Deere & Company is actively communicating the pro-China trade message, because China's entry into the World Trade Organization is important to American farmers.
Deere is urging members of Congress to support Permanent Normal Trade Relations (PNTR) with China.
Deere sent a letter to 15,000 U.S. farmers, letting them know of the company's support for congressional approval of PNTR status for China. The letter also urged farmers to continue making their opinion known to legislators. Congress is expected to vote on the PNTR issue this week.
"Farmers have been actively supporting approval of PNTR for China. We do not want to see U.S. farmers shut out of China, the world's largest potential market," said Hans W. Becherer, Deere & Company's chairman and chief executive officer. "Failure to approve PNTR will turn this market over to farmers and equipment manufacturers of other nations."
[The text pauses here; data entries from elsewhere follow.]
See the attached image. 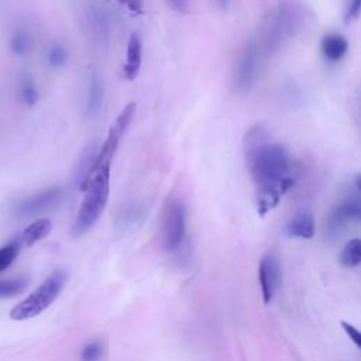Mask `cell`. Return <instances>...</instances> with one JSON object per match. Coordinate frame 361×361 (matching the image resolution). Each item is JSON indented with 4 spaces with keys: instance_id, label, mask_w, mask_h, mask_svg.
<instances>
[{
    "instance_id": "25",
    "label": "cell",
    "mask_w": 361,
    "mask_h": 361,
    "mask_svg": "<svg viewBox=\"0 0 361 361\" xmlns=\"http://www.w3.org/2000/svg\"><path fill=\"white\" fill-rule=\"evenodd\" d=\"M361 10V0H346L344 6V22L351 23L358 19Z\"/></svg>"
},
{
    "instance_id": "18",
    "label": "cell",
    "mask_w": 361,
    "mask_h": 361,
    "mask_svg": "<svg viewBox=\"0 0 361 361\" xmlns=\"http://www.w3.org/2000/svg\"><path fill=\"white\" fill-rule=\"evenodd\" d=\"M361 262V242L360 239H351L344 246L340 254V264L344 268H355Z\"/></svg>"
},
{
    "instance_id": "5",
    "label": "cell",
    "mask_w": 361,
    "mask_h": 361,
    "mask_svg": "<svg viewBox=\"0 0 361 361\" xmlns=\"http://www.w3.org/2000/svg\"><path fill=\"white\" fill-rule=\"evenodd\" d=\"M361 176L357 175L354 179V187L350 188V192L344 195L342 201H339L333 209L330 210L326 224H325V237L328 242H336L344 233L347 224L350 221H358L361 219Z\"/></svg>"
},
{
    "instance_id": "7",
    "label": "cell",
    "mask_w": 361,
    "mask_h": 361,
    "mask_svg": "<svg viewBox=\"0 0 361 361\" xmlns=\"http://www.w3.org/2000/svg\"><path fill=\"white\" fill-rule=\"evenodd\" d=\"M258 283L264 303L268 305L273 302L281 285V265L278 257L274 253H267L260 260Z\"/></svg>"
},
{
    "instance_id": "26",
    "label": "cell",
    "mask_w": 361,
    "mask_h": 361,
    "mask_svg": "<svg viewBox=\"0 0 361 361\" xmlns=\"http://www.w3.org/2000/svg\"><path fill=\"white\" fill-rule=\"evenodd\" d=\"M342 328L346 332V335L349 336V339L355 344L357 349H361V335L357 330V328H354L353 325H350L349 322H342Z\"/></svg>"
},
{
    "instance_id": "24",
    "label": "cell",
    "mask_w": 361,
    "mask_h": 361,
    "mask_svg": "<svg viewBox=\"0 0 361 361\" xmlns=\"http://www.w3.org/2000/svg\"><path fill=\"white\" fill-rule=\"evenodd\" d=\"M67 60H68V53L62 47V45H58V44L53 45V47L49 51V62H50V65L54 67V68H61V67L65 65Z\"/></svg>"
},
{
    "instance_id": "3",
    "label": "cell",
    "mask_w": 361,
    "mask_h": 361,
    "mask_svg": "<svg viewBox=\"0 0 361 361\" xmlns=\"http://www.w3.org/2000/svg\"><path fill=\"white\" fill-rule=\"evenodd\" d=\"M68 276L64 269H57L45 280L34 292H31L24 301L16 305L10 310L12 321H27L41 314L45 309H49L54 301L60 296L61 291L67 284Z\"/></svg>"
},
{
    "instance_id": "29",
    "label": "cell",
    "mask_w": 361,
    "mask_h": 361,
    "mask_svg": "<svg viewBox=\"0 0 361 361\" xmlns=\"http://www.w3.org/2000/svg\"><path fill=\"white\" fill-rule=\"evenodd\" d=\"M216 3L219 5L220 9H226L229 5V0H216Z\"/></svg>"
},
{
    "instance_id": "12",
    "label": "cell",
    "mask_w": 361,
    "mask_h": 361,
    "mask_svg": "<svg viewBox=\"0 0 361 361\" xmlns=\"http://www.w3.org/2000/svg\"><path fill=\"white\" fill-rule=\"evenodd\" d=\"M99 153V146L96 142H90V144H87L79 158L78 167L75 169V184L78 187V190L82 192L87 179L94 171L95 162H96V157Z\"/></svg>"
},
{
    "instance_id": "4",
    "label": "cell",
    "mask_w": 361,
    "mask_h": 361,
    "mask_svg": "<svg viewBox=\"0 0 361 361\" xmlns=\"http://www.w3.org/2000/svg\"><path fill=\"white\" fill-rule=\"evenodd\" d=\"M187 237V209L175 195L165 199L161 213V243L165 251L175 253Z\"/></svg>"
},
{
    "instance_id": "10",
    "label": "cell",
    "mask_w": 361,
    "mask_h": 361,
    "mask_svg": "<svg viewBox=\"0 0 361 361\" xmlns=\"http://www.w3.org/2000/svg\"><path fill=\"white\" fill-rule=\"evenodd\" d=\"M143 61V41L139 33H133L127 44V56L123 65V76L127 81H134L139 76Z\"/></svg>"
},
{
    "instance_id": "20",
    "label": "cell",
    "mask_w": 361,
    "mask_h": 361,
    "mask_svg": "<svg viewBox=\"0 0 361 361\" xmlns=\"http://www.w3.org/2000/svg\"><path fill=\"white\" fill-rule=\"evenodd\" d=\"M30 44L31 38L28 31L24 28H17L10 38V50L13 51V54L22 57L30 50Z\"/></svg>"
},
{
    "instance_id": "19",
    "label": "cell",
    "mask_w": 361,
    "mask_h": 361,
    "mask_svg": "<svg viewBox=\"0 0 361 361\" xmlns=\"http://www.w3.org/2000/svg\"><path fill=\"white\" fill-rule=\"evenodd\" d=\"M135 110H137V105H135V102H128L120 112V115L117 116L115 124L110 127L112 131H115L119 137L123 139V135L126 134L127 128L130 127L133 119H134V115H135Z\"/></svg>"
},
{
    "instance_id": "14",
    "label": "cell",
    "mask_w": 361,
    "mask_h": 361,
    "mask_svg": "<svg viewBox=\"0 0 361 361\" xmlns=\"http://www.w3.org/2000/svg\"><path fill=\"white\" fill-rule=\"evenodd\" d=\"M53 229V221L49 217H41L33 221L20 236L22 246L33 247L35 243L47 237Z\"/></svg>"
},
{
    "instance_id": "28",
    "label": "cell",
    "mask_w": 361,
    "mask_h": 361,
    "mask_svg": "<svg viewBox=\"0 0 361 361\" xmlns=\"http://www.w3.org/2000/svg\"><path fill=\"white\" fill-rule=\"evenodd\" d=\"M168 2L172 6V9L176 10V12H180V13L188 12L190 0H168Z\"/></svg>"
},
{
    "instance_id": "2",
    "label": "cell",
    "mask_w": 361,
    "mask_h": 361,
    "mask_svg": "<svg viewBox=\"0 0 361 361\" xmlns=\"http://www.w3.org/2000/svg\"><path fill=\"white\" fill-rule=\"evenodd\" d=\"M110 165L109 161L96 160L92 174L83 188V199L72 223L71 235L81 237L94 228L105 212L110 195Z\"/></svg>"
},
{
    "instance_id": "21",
    "label": "cell",
    "mask_w": 361,
    "mask_h": 361,
    "mask_svg": "<svg viewBox=\"0 0 361 361\" xmlns=\"http://www.w3.org/2000/svg\"><path fill=\"white\" fill-rule=\"evenodd\" d=\"M22 247V240H13L9 244L0 249V273L6 271L17 258Z\"/></svg>"
},
{
    "instance_id": "17",
    "label": "cell",
    "mask_w": 361,
    "mask_h": 361,
    "mask_svg": "<svg viewBox=\"0 0 361 361\" xmlns=\"http://www.w3.org/2000/svg\"><path fill=\"white\" fill-rule=\"evenodd\" d=\"M30 285V277L28 276H19L9 280L0 281V299L15 298L20 294H23Z\"/></svg>"
},
{
    "instance_id": "22",
    "label": "cell",
    "mask_w": 361,
    "mask_h": 361,
    "mask_svg": "<svg viewBox=\"0 0 361 361\" xmlns=\"http://www.w3.org/2000/svg\"><path fill=\"white\" fill-rule=\"evenodd\" d=\"M103 357V343L99 340L87 343L81 354V358L85 361H98Z\"/></svg>"
},
{
    "instance_id": "23",
    "label": "cell",
    "mask_w": 361,
    "mask_h": 361,
    "mask_svg": "<svg viewBox=\"0 0 361 361\" xmlns=\"http://www.w3.org/2000/svg\"><path fill=\"white\" fill-rule=\"evenodd\" d=\"M22 98L27 106H34L38 102V90L30 78H26L22 83Z\"/></svg>"
},
{
    "instance_id": "1",
    "label": "cell",
    "mask_w": 361,
    "mask_h": 361,
    "mask_svg": "<svg viewBox=\"0 0 361 361\" xmlns=\"http://www.w3.org/2000/svg\"><path fill=\"white\" fill-rule=\"evenodd\" d=\"M243 151L254 184L255 208L260 216L274 210L294 187L288 150L271 139L265 124H254L244 135Z\"/></svg>"
},
{
    "instance_id": "15",
    "label": "cell",
    "mask_w": 361,
    "mask_h": 361,
    "mask_svg": "<svg viewBox=\"0 0 361 361\" xmlns=\"http://www.w3.org/2000/svg\"><path fill=\"white\" fill-rule=\"evenodd\" d=\"M103 105V85L96 72L92 74L89 82V92L86 101V112L90 117L99 115Z\"/></svg>"
},
{
    "instance_id": "13",
    "label": "cell",
    "mask_w": 361,
    "mask_h": 361,
    "mask_svg": "<svg viewBox=\"0 0 361 361\" xmlns=\"http://www.w3.org/2000/svg\"><path fill=\"white\" fill-rule=\"evenodd\" d=\"M321 50L328 61L339 62L349 51V41L342 34L330 33L322 38Z\"/></svg>"
},
{
    "instance_id": "16",
    "label": "cell",
    "mask_w": 361,
    "mask_h": 361,
    "mask_svg": "<svg viewBox=\"0 0 361 361\" xmlns=\"http://www.w3.org/2000/svg\"><path fill=\"white\" fill-rule=\"evenodd\" d=\"M87 22H89V27L92 28V33H94L96 41H99L101 44L108 42L109 22H108V16H106L105 10L101 9L99 6L94 5L87 12Z\"/></svg>"
},
{
    "instance_id": "27",
    "label": "cell",
    "mask_w": 361,
    "mask_h": 361,
    "mask_svg": "<svg viewBox=\"0 0 361 361\" xmlns=\"http://www.w3.org/2000/svg\"><path fill=\"white\" fill-rule=\"evenodd\" d=\"M121 6H126L134 15L144 13V3L143 0H117Z\"/></svg>"
},
{
    "instance_id": "6",
    "label": "cell",
    "mask_w": 361,
    "mask_h": 361,
    "mask_svg": "<svg viewBox=\"0 0 361 361\" xmlns=\"http://www.w3.org/2000/svg\"><path fill=\"white\" fill-rule=\"evenodd\" d=\"M302 22V13L294 3L281 5L269 17L265 30V50L273 54L289 41Z\"/></svg>"
},
{
    "instance_id": "8",
    "label": "cell",
    "mask_w": 361,
    "mask_h": 361,
    "mask_svg": "<svg viewBox=\"0 0 361 361\" xmlns=\"http://www.w3.org/2000/svg\"><path fill=\"white\" fill-rule=\"evenodd\" d=\"M258 71V45L254 40H249L242 51L235 82L236 87L242 92L250 90L257 79Z\"/></svg>"
},
{
    "instance_id": "9",
    "label": "cell",
    "mask_w": 361,
    "mask_h": 361,
    "mask_svg": "<svg viewBox=\"0 0 361 361\" xmlns=\"http://www.w3.org/2000/svg\"><path fill=\"white\" fill-rule=\"evenodd\" d=\"M61 196V190L58 187H53L45 191H41L24 201H22L16 209L15 213L19 217H33L37 216L51 206H54Z\"/></svg>"
},
{
    "instance_id": "11",
    "label": "cell",
    "mask_w": 361,
    "mask_h": 361,
    "mask_svg": "<svg viewBox=\"0 0 361 361\" xmlns=\"http://www.w3.org/2000/svg\"><path fill=\"white\" fill-rule=\"evenodd\" d=\"M285 232L291 237L310 240L316 233V224L312 212L306 209L299 210L285 226Z\"/></svg>"
}]
</instances>
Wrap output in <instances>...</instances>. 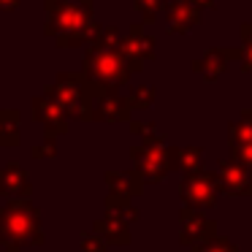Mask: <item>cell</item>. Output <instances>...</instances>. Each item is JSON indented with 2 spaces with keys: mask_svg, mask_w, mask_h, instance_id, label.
Wrapping results in <instances>:
<instances>
[{
  "mask_svg": "<svg viewBox=\"0 0 252 252\" xmlns=\"http://www.w3.org/2000/svg\"><path fill=\"white\" fill-rule=\"evenodd\" d=\"M19 3L22 0H0V11H14V8H19Z\"/></svg>",
  "mask_w": 252,
  "mask_h": 252,
  "instance_id": "obj_29",
  "label": "cell"
},
{
  "mask_svg": "<svg viewBox=\"0 0 252 252\" xmlns=\"http://www.w3.org/2000/svg\"><path fill=\"white\" fill-rule=\"evenodd\" d=\"M133 106L127 103V98H120L117 90H106L93 106V120L98 122H130Z\"/></svg>",
  "mask_w": 252,
  "mask_h": 252,
  "instance_id": "obj_11",
  "label": "cell"
},
{
  "mask_svg": "<svg viewBox=\"0 0 252 252\" xmlns=\"http://www.w3.org/2000/svg\"><path fill=\"white\" fill-rule=\"evenodd\" d=\"M106 209L109 212H117L122 214V217H127L133 222V220H138V209L133 206V198L130 195H122V192H109V198H106Z\"/></svg>",
  "mask_w": 252,
  "mask_h": 252,
  "instance_id": "obj_20",
  "label": "cell"
},
{
  "mask_svg": "<svg viewBox=\"0 0 252 252\" xmlns=\"http://www.w3.org/2000/svg\"><path fill=\"white\" fill-rule=\"evenodd\" d=\"M130 130L136 136H141V144H152V147H163L165 133H160L152 122H130Z\"/></svg>",
  "mask_w": 252,
  "mask_h": 252,
  "instance_id": "obj_21",
  "label": "cell"
},
{
  "mask_svg": "<svg viewBox=\"0 0 252 252\" xmlns=\"http://www.w3.org/2000/svg\"><path fill=\"white\" fill-rule=\"evenodd\" d=\"M19 144V114L14 109H0V147Z\"/></svg>",
  "mask_w": 252,
  "mask_h": 252,
  "instance_id": "obj_19",
  "label": "cell"
},
{
  "mask_svg": "<svg viewBox=\"0 0 252 252\" xmlns=\"http://www.w3.org/2000/svg\"><path fill=\"white\" fill-rule=\"evenodd\" d=\"M57 3H63V0H46V8H52V6H57Z\"/></svg>",
  "mask_w": 252,
  "mask_h": 252,
  "instance_id": "obj_32",
  "label": "cell"
},
{
  "mask_svg": "<svg viewBox=\"0 0 252 252\" xmlns=\"http://www.w3.org/2000/svg\"><path fill=\"white\" fill-rule=\"evenodd\" d=\"M33 117H35V122L44 125L46 136H63V133H68V127H71V117L65 114V109H63L49 93L33 100Z\"/></svg>",
  "mask_w": 252,
  "mask_h": 252,
  "instance_id": "obj_8",
  "label": "cell"
},
{
  "mask_svg": "<svg viewBox=\"0 0 252 252\" xmlns=\"http://www.w3.org/2000/svg\"><path fill=\"white\" fill-rule=\"evenodd\" d=\"M192 3H195V6H201V8H214V3H217V0H192Z\"/></svg>",
  "mask_w": 252,
  "mask_h": 252,
  "instance_id": "obj_30",
  "label": "cell"
},
{
  "mask_svg": "<svg viewBox=\"0 0 252 252\" xmlns=\"http://www.w3.org/2000/svg\"><path fill=\"white\" fill-rule=\"evenodd\" d=\"M46 35L55 38L57 46L71 49V46L93 44L98 25H95L93 3L90 0H63L57 6L46 8Z\"/></svg>",
  "mask_w": 252,
  "mask_h": 252,
  "instance_id": "obj_1",
  "label": "cell"
},
{
  "mask_svg": "<svg viewBox=\"0 0 252 252\" xmlns=\"http://www.w3.org/2000/svg\"><path fill=\"white\" fill-rule=\"evenodd\" d=\"M30 195H33V185L17 163H8L6 168H0V198H30Z\"/></svg>",
  "mask_w": 252,
  "mask_h": 252,
  "instance_id": "obj_15",
  "label": "cell"
},
{
  "mask_svg": "<svg viewBox=\"0 0 252 252\" xmlns=\"http://www.w3.org/2000/svg\"><path fill=\"white\" fill-rule=\"evenodd\" d=\"M79 250L82 252H109V241H106L98 230H93V233H82V247H79Z\"/></svg>",
  "mask_w": 252,
  "mask_h": 252,
  "instance_id": "obj_26",
  "label": "cell"
},
{
  "mask_svg": "<svg viewBox=\"0 0 252 252\" xmlns=\"http://www.w3.org/2000/svg\"><path fill=\"white\" fill-rule=\"evenodd\" d=\"M220 182H222V190L230 195H252V168L236 158L220 163Z\"/></svg>",
  "mask_w": 252,
  "mask_h": 252,
  "instance_id": "obj_10",
  "label": "cell"
},
{
  "mask_svg": "<svg viewBox=\"0 0 252 252\" xmlns=\"http://www.w3.org/2000/svg\"><path fill=\"white\" fill-rule=\"evenodd\" d=\"M106 185L114 192H122V195L138 198L144 190V176L138 171H106Z\"/></svg>",
  "mask_w": 252,
  "mask_h": 252,
  "instance_id": "obj_17",
  "label": "cell"
},
{
  "mask_svg": "<svg viewBox=\"0 0 252 252\" xmlns=\"http://www.w3.org/2000/svg\"><path fill=\"white\" fill-rule=\"evenodd\" d=\"M241 71L252 73V35H244V46H241Z\"/></svg>",
  "mask_w": 252,
  "mask_h": 252,
  "instance_id": "obj_28",
  "label": "cell"
},
{
  "mask_svg": "<svg viewBox=\"0 0 252 252\" xmlns=\"http://www.w3.org/2000/svg\"><path fill=\"white\" fill-rule=\"evenodd\" d=\"M236 57H241V49H230V52L212 49L209 55H203L201 60H192V71L201 73L206 82H217V79L228 71V63L236 60Z\"/></svg>",
  "mask_w": 252,
  "mask_h": 252,
  "instance_id": "obj_14",
  "label": "cell"
},
{
  "mask_svg": "<svg viewBox=\"0 0 252 252\" xmlns=\"http://www.w3.org/2000/svg\"><path fill=\"white\" fill-rule=\"evenodd\" d=\"M46 93L65 109L71 120L93 122V106L106 93L100 84H95L87 73H60L55 82L46 87Z\"/></svg>",
  "mask_w": 252,
  "mask_h": 252,
  "instance_id": "obj_3",
  "label": "cell"
},
{
  "mask_svg": "<svg viewBox=\"0 0 252 252\" xmlns=\"http://www.w3.org/2000/svg\"><path fill=\"white\" fill-rule=\"evenodd\" d=\"M130 158L136 163V171L144 176V182H163L165 176L174 171V163H171V152L163 147H152V144H138V147H130Z\"/></svg>",
  "mask_w": 252,
  "mask_h": 252,
  "instance_id": "obj_6",
  "label": "cell"
},
{
  "mask_svg": "<svg viewBox=\"0 0 252 252\" xmlns=\"http://www.w3.org/2000/svg\"><path fill=\"white\" fill-rule=\"evenodd\" d=\"M222 190V182H220V174H209V171L198 168L185 174L179 185V198L185 206L192 209H212L217 203V195Z\"/></svg>",
  "mask_w": 252,
  "mask_h": 252,
  "instance_id": "obj_5",
  "label": "cell"
},
{
  "mask_svg": "<svg viewBox=\"0 0 252 252\" xmlns=\"http://www.w3.org/2000/svg\"><path fill=\"white\" fill-rule=\"evenodd\" d=\"M122 38L125 35L117 33V28H100L93 38V46H103V49H122Z\"/></svg>",
  "mask_w": 252,
  "mask_h": 252,
  "instance_id": "obj_24",
  "label": "cell"
},
{
  "mask_svg": "<svg viewBox=\"0 0 252 252\" xmlns=\"http://www.w3.org/2000/svg\"><path fill=\"white\" fill-rule=\"evenodd\" d=\"M82 71L103 90H117L122 84H127V79L133 73V63L127 60V55L122 49H103V46L90 44Z\"/></svg>",
  "mask_w": 252,
  "mask_h": 252,
  "instance_id": "obj_4",
  "label": "cell"
},
{
  "mask_svg": "<svg viewBox=\"0 0 252 252\" xmlns=\"http://www.w3.org/2000/svg\"><path fill=\"white\" fill-rule=\"evenodd\" d=\"M217 236V225L214 220H206L201 209H192V206H185L179 212V241L182 244H201V241Z\"/></svg>",
  "mask_w": 252,
  "mask_h": 252,
  "instance_id": "obj_7",
  "label": "cell"
},
{
  "mask_svg": "<svg viewBox=\"0 0 252 252\" xmlns=\"http://www.w3.org/2000/svg\"><path fill=\"white\" fill-rule=\"evenodd\" d=\"M155 87H136L127 93V103L133 106V111H147L155 103Z\"/></svg>",
  "mask_w": 252,
  "mask_h": 252,
  "instance_id": "obj_23",
  "label": "cell"
},
{
  "mask_svg": "<svg viewBox=\"0 0 252 252\" xmlns=\"http://www.w3.org/2000/svg\"><path fill=\"white\" fill-rule=\"evenodd\" d=\"M228 144L233 158L252 168V111L250 109H244L239 120L228 125Z\"/></svg>",
  "mask_w": 252,
  "mask_h": 252,
  "instance_id": "obj_9",
  "label": "cell"
},
{
  "mask_svg": "<svg viewBox=\"0 0 252 252\" xmlns=\"http://www.w3.org/2000/svg\"><path fill=\"white\" fill-rule=\"evenodd\" d=\"M28 244H44L41 212L30 203V198H14L0 209V247H6L8 252H19Z\"/></svg>",
  "mask_w": 252,
  "mask_h": 252,
  "instance_id": "obj_2",
  "label": "cell"
},
{
  "mask_svg": "<svg viewBox=\"0 0 252 252\" xmlns=\"http://www.w3.org/2000/svg\"><path fill=\"white\" fill-rule=\"evenodd\" d=\"M244 35H252V22L241 25V38H244Z\"/></svg>",
  "mask_w": 252,
  "mask_h": 252,
  "instance_id": "obj_31",
  "label": "cell"
},
{
  "mask_svg": "<svg viewBox=\"0 0 252 252\" xmlns=\"http://www.w3.org/2000/svg\"><path fill=\"white\" fill-rule=\"evenodd\" d=\"M165 6H168V0H133V8H136V14L141 17L144 25L155 22Z\"/></svg>",
  "mask_w": 252,
  "mask_h": 252,
  "instance_id": "obj_22",
  "label": "cell"
},
{
  "mask_svg": "<svg viewBox=\"0 0 252 252\" xmlns=\"http://www.w3.org/2000/svg\"><path fill=\"white\" fill-rule=\"evenodd\" d=\"M93 230H98L109 244H120V247L130 244V220L117 212H109L106 217H100L93 225Z\"/></svg>",
  "mask_w": 252,
  "mask_h": 252,
  "instance_id": "obj_16",
  "label": "cell"
},
{
  "mask_svg": "<svg viewBox=\"0 0 252 252\" xmlns=\"http://www.w3.org/2000/svg\"><path fill=\"white\" fill-rule=\"evenodd\" d=\"M122 52L127 55V60L133 63V71H141L144 60H152L155 57V41L144 33L141 25H130L127 35L122 38Z\"/></svg>",
  "mask_w": 252,
  "mask_h": 252,
  "instance_id": "obj_13",
  "label": "cell"
},
{
  "mask_svg": "<svg viewBox=\"0 0 252 252\" xmlns=\"http://www.w3.org/2000/svg\"><path fill=\"white\" fill-rule=\"evenodd\" d=\"M165 17H168V33H190L198 22H201V6H195L192 0H171L165 6Z\"/></svg>",
  "mask_w": 252,
  "mask_h": 252,
  "instance_id": "obj_12",
  "label": "cell"
},
{
  "mask_svg": "<svg viewBox=\"0 0 252 252\" xmlns=\"http://www.w3.org/2000/svg\"><path fill=\"white\" fill-rule=\"evenodd\" d=\"M168 152H171L174 171L190 174V171L203 168V149H201V147H171Z\"/></svg>",
  "mask_w": 252,
  "mask_h": 252,
  "instance_id": "obj_18",
  "label": "cell"
},
{
  "mask_svg": "<svg viewBox=\"0 0 252 252\" xmlns=\"http://www.w3.org/2000/svg\"><path fill=\"white\" fill-rule=\"evenodd\" d=\"M55 136H46L44 138V144L41 147H33V158L35 160H49V158H55Z\"/></svg>",
  "mask_w": 252,
  "mask_h": 252,
  "instance_id": "obj_27",
  "label": "cell"
},
{
  "mask_svg": "<svg viewBox=\"0 0 252 252\" xmlns=\"http://www.w3.org/2000/svg\"><path fill=\"white\" fill-rule=\"evenodd\" d=\"M192 252H239L228 239H220V236H212V239L201 241V244L192 247Z\"/></svg>",
  "mask_w": 252,
  "mask_h": 252,
  "instance_id": "obj_25",
  "label": "cell"
}]
</instances>
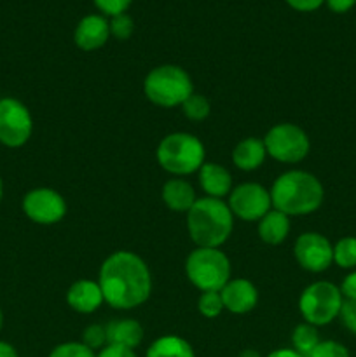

Deere said the PNTR status for China will reduce tariffs on U.S. agricultural commodities and for agricultural and construction equipment manufactured in the U.S., creating significant new export opportunities for U.S. farmers and John Deere.
In the letter, Deere tells farmers of its extensive efforts to show support for PNTR. Becherer has visited members of Congress on the issue. Also of note, Deere said, elected officials have indicated they have been hearing from many John Deere employees, farmers and dealers in support of PNTR approval.
In a message to John Deere employees, Becherer said the best way to influence future policy in China is through engagement and economic participation, not through isolation.
Becherer said China has made deep trade concessions to join the World Trade Organization and these will greatly benefit U.S. farmers, because lower tariffs will create new export sales and help improve crop prices. He added that the United States has been asked for only one action: approval of PNTR for China.
Deere said the upcoming vote provides an opportunity for Congress, which has granted normal trade relations status to China for the last 20 years on an annual basis, to grant permanent status to China as a trading partner. China will gain entry into the World Trade Organization, with or without the U.S., Deere said, so failure of PNTR approval will place the U.S. farmer at a disadvantage, compared to other farmers worldwide.